Secure and Privacy-Preserving Vertical Federated Learning

New framework splits aggregator role across servers, drastically cutting MPC computation and communication overhead.

Deep Dive

A team of researchers led by Shan Jin has published a novel framework titled 'Secure and Privacy-Preserving Vertical Federated Learning' on arXiv. The work addresses a critical challenge in vertical federated learning (VFL), where different parties hold different features of the same data samples, and labels are not universally shared. The core innovation is an end-to-end privacy-preserving system that instantiates three efficient protocols for various deployment scenarios, covering both input and output privacy. This is achieved by fundamentally redesigning the FL architecture: instead of a single aggregator, the role is distributed among multiple servers. These servers then run secure multiparty computation (MPC) protocols to perform model and feature aggregation, with differential privacy (DP) applied to the final released model to provide a robust privacy guarantee.

Crucially, the researchers move beyond a naive solution where clients would delegate all training to run entirely within MPC between servers—an approach that is notoriously heavy in computation and communication. Their optimized framework supports both purely global and global-local model updates in a privacy-preserving manner, and is designed to drastically reduce the MPC overhead. The experimental results presented in the paper demonstrate the protocol's effectiveness, showing it is a practical step forward for enabling secure, multi-party AI training on vertically partitioned data without compromising sensitive raw information.
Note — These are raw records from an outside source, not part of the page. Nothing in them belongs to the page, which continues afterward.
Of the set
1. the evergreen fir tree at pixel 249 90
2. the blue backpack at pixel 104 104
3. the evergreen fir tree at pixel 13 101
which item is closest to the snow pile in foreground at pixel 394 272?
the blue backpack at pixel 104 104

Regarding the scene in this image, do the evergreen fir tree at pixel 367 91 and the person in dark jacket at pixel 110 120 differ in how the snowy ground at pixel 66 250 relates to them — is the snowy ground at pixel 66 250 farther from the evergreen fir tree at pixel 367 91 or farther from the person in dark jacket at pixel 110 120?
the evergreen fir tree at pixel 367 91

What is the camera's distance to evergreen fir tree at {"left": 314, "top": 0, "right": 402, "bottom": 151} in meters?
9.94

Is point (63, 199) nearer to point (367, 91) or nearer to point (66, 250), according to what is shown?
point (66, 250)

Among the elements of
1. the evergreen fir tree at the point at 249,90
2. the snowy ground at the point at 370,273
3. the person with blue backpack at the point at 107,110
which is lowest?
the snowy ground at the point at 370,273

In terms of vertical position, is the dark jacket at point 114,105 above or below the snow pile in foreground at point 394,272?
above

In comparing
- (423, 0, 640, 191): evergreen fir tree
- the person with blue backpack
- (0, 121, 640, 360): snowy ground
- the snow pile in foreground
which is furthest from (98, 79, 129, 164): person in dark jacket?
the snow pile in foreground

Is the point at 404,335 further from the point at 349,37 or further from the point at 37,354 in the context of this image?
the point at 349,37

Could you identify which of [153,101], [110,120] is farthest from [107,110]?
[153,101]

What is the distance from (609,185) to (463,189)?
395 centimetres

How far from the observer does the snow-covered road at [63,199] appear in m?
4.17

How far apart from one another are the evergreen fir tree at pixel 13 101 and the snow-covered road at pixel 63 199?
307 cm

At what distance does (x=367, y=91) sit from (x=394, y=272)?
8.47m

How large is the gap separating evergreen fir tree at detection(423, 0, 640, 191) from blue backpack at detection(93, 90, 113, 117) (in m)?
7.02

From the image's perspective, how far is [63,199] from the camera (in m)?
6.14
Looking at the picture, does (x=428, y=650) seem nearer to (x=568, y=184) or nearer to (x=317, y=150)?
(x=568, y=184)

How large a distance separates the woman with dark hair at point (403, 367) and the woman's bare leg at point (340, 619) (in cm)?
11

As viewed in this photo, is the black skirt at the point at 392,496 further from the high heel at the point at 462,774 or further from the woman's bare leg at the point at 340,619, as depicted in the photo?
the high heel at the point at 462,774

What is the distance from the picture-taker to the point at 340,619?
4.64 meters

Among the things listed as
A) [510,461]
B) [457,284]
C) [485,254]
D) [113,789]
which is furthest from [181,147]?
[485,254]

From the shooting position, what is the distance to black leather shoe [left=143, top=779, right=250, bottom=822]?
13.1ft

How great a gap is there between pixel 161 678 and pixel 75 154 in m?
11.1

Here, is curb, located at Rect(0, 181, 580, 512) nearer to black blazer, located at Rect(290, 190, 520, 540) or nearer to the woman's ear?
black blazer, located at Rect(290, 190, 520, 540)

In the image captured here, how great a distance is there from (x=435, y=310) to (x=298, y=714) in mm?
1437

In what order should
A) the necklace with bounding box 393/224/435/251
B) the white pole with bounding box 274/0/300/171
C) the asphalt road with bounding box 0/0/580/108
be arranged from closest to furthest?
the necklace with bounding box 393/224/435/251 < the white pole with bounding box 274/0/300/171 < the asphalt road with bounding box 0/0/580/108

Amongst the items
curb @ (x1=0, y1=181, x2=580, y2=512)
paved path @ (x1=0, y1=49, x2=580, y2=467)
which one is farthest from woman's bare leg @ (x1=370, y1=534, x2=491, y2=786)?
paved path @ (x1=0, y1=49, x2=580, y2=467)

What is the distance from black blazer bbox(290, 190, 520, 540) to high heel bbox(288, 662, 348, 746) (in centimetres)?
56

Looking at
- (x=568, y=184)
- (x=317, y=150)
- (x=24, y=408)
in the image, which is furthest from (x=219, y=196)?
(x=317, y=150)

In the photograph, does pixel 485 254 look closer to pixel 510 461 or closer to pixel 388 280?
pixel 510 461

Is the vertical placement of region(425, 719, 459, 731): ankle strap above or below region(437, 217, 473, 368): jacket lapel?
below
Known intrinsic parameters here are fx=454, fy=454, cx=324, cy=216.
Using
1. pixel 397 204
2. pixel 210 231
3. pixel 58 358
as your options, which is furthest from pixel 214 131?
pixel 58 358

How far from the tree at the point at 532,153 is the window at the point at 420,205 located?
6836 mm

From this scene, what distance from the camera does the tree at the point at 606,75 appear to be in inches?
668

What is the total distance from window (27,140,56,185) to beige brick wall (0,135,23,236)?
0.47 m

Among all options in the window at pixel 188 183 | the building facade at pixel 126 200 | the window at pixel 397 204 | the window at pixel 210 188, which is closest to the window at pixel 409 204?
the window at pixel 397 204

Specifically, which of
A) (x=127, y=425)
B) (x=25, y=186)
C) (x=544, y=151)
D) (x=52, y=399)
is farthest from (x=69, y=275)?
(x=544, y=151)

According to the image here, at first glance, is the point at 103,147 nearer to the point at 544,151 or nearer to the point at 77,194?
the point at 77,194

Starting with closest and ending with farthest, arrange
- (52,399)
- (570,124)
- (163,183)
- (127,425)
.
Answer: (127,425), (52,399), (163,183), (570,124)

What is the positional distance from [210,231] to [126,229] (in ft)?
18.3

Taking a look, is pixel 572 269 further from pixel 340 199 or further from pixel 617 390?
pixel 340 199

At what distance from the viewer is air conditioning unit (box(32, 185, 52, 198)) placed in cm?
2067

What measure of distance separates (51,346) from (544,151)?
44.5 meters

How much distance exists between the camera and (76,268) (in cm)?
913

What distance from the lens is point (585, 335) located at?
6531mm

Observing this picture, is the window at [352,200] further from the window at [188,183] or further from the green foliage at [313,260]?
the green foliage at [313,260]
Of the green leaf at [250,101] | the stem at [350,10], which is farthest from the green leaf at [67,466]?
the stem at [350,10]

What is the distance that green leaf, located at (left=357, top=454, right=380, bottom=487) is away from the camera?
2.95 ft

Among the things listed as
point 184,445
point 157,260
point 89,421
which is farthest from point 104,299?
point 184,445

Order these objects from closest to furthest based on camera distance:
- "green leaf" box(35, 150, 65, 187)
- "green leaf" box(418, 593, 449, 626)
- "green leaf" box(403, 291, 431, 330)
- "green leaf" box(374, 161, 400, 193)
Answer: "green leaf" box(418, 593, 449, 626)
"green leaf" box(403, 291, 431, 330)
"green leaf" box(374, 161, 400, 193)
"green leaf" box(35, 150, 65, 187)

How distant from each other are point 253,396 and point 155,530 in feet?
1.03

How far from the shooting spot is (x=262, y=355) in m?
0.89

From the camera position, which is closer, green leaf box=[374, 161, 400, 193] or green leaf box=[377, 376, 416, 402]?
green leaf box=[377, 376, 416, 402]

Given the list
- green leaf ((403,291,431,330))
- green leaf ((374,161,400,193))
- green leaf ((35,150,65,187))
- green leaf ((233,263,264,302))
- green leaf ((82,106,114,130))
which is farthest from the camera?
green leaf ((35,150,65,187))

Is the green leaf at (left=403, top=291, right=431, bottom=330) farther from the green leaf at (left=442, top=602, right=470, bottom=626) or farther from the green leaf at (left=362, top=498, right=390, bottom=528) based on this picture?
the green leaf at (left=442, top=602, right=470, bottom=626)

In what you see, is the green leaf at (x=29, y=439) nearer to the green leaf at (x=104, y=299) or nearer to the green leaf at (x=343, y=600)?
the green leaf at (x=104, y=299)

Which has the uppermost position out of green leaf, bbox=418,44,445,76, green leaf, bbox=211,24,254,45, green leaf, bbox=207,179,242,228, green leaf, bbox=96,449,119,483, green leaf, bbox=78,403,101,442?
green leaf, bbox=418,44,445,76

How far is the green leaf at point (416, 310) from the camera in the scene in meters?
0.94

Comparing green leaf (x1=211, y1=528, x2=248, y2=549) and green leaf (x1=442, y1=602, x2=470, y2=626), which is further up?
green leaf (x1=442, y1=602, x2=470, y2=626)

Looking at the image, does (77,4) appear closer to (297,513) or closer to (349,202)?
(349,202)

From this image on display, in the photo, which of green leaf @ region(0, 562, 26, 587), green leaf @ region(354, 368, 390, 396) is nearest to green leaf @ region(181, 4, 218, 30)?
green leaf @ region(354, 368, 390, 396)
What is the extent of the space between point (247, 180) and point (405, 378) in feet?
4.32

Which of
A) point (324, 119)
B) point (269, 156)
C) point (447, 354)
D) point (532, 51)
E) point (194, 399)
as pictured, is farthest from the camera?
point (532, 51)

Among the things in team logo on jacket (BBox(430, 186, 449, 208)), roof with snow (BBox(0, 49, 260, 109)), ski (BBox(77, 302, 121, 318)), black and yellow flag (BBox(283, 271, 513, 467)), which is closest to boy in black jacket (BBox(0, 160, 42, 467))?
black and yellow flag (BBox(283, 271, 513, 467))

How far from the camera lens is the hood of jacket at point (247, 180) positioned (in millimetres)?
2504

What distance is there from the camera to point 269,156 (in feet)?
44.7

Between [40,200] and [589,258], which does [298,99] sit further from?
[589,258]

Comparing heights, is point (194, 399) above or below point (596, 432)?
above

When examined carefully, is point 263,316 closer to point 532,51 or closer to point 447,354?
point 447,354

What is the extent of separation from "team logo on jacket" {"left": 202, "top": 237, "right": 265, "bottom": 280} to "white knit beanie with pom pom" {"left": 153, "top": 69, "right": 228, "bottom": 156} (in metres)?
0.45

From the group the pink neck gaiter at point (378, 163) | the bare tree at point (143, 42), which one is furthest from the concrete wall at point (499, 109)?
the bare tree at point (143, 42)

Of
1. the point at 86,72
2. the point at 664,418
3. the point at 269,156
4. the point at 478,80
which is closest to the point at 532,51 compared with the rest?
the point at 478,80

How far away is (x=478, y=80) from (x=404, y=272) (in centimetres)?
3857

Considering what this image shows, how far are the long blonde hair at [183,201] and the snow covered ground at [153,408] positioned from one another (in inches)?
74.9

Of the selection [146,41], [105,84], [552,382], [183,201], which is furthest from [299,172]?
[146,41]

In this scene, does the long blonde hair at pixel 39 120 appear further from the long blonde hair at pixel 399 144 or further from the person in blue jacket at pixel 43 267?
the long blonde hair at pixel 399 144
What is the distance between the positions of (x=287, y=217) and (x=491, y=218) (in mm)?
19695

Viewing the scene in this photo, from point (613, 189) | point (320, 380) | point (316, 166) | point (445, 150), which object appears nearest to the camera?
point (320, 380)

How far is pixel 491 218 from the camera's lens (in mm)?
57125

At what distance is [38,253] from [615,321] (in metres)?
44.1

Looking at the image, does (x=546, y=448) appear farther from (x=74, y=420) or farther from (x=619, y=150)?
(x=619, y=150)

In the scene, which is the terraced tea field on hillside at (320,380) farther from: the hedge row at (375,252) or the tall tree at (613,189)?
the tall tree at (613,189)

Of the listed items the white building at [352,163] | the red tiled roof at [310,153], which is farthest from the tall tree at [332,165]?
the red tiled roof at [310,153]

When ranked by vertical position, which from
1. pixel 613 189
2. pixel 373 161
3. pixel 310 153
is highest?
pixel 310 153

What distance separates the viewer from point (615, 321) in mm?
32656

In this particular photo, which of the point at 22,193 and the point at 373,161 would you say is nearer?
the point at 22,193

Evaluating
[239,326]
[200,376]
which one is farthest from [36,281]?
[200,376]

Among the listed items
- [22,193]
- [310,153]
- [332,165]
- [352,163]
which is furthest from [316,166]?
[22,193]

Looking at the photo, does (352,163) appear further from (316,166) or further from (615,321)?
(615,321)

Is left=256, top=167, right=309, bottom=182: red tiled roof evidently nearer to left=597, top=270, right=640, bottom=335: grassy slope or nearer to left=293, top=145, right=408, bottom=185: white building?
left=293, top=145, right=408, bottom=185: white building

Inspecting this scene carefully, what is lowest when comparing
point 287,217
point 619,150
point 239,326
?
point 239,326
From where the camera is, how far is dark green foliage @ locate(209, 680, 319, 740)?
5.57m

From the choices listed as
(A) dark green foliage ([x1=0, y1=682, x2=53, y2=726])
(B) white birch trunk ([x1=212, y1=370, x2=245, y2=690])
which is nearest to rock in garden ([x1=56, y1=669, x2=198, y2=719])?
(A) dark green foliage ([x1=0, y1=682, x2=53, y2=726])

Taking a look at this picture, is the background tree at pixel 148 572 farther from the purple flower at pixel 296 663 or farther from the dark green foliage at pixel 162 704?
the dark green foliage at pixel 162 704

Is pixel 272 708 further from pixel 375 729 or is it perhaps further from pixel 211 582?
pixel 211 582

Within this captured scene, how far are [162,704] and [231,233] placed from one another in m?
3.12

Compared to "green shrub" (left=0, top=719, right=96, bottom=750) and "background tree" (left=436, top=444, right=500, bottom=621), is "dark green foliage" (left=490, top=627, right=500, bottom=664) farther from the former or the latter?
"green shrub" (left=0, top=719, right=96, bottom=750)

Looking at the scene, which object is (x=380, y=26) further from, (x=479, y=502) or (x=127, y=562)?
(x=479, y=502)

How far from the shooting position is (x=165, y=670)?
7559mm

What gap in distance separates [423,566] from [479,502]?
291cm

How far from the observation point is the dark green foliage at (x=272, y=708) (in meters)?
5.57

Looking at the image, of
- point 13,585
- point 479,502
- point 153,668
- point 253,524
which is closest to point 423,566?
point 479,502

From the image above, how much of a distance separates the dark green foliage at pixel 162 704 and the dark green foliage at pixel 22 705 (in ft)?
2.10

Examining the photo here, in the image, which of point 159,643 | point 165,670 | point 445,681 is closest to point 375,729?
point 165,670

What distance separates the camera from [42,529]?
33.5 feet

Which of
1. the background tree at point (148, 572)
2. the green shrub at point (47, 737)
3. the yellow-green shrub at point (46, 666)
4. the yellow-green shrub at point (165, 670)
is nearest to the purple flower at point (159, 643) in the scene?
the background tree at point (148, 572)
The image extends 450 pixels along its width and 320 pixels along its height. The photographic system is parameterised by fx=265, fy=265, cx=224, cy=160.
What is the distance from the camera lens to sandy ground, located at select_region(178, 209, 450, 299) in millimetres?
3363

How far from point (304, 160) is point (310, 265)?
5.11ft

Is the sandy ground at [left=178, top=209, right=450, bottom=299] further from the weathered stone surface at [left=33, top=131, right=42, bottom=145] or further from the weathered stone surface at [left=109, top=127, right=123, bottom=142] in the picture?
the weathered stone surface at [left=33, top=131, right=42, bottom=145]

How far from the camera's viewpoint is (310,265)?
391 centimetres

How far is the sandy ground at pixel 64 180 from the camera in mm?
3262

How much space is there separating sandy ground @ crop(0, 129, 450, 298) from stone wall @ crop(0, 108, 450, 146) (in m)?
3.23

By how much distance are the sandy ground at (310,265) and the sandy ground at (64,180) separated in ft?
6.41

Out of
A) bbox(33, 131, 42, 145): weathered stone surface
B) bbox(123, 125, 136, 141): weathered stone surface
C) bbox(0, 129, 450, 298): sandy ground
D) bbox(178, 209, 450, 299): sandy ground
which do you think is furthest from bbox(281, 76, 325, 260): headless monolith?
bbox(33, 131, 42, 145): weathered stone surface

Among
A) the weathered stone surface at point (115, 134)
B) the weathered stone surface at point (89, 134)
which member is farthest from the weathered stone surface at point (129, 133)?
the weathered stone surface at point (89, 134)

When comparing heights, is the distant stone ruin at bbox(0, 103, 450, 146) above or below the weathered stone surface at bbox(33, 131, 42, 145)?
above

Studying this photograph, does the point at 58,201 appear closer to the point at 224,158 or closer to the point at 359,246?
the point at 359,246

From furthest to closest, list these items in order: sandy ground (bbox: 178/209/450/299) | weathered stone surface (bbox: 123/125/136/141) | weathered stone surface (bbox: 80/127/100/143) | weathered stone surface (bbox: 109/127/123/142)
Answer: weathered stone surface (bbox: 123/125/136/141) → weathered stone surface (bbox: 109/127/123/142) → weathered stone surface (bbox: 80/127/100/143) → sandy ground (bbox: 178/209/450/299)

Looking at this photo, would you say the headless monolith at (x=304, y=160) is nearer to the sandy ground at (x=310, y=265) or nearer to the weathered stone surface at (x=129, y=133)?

This work sits at the intersection of cryptography (cs.CR), artificial intelligence (cs.AI), and distributed computing (cs.DC), pushing the boundary of what's possible in collaborative yet confidential machine learning.

Key Points
  • Distributes the FL aggregator role across multiple servers running MPC protocols for secure aggregation.
  • Applies differential privacy to the final model, ensuring output privacy alongside input protection.
  • Optimized design drastically reduces MPC computation/communication vs. naive approaches, supporting global and hybrid updates.

Why It Matters

Enables businesses like banks and retailers to collaboratively train powerful AI models on combined customer data without sharing raw, sensitive information.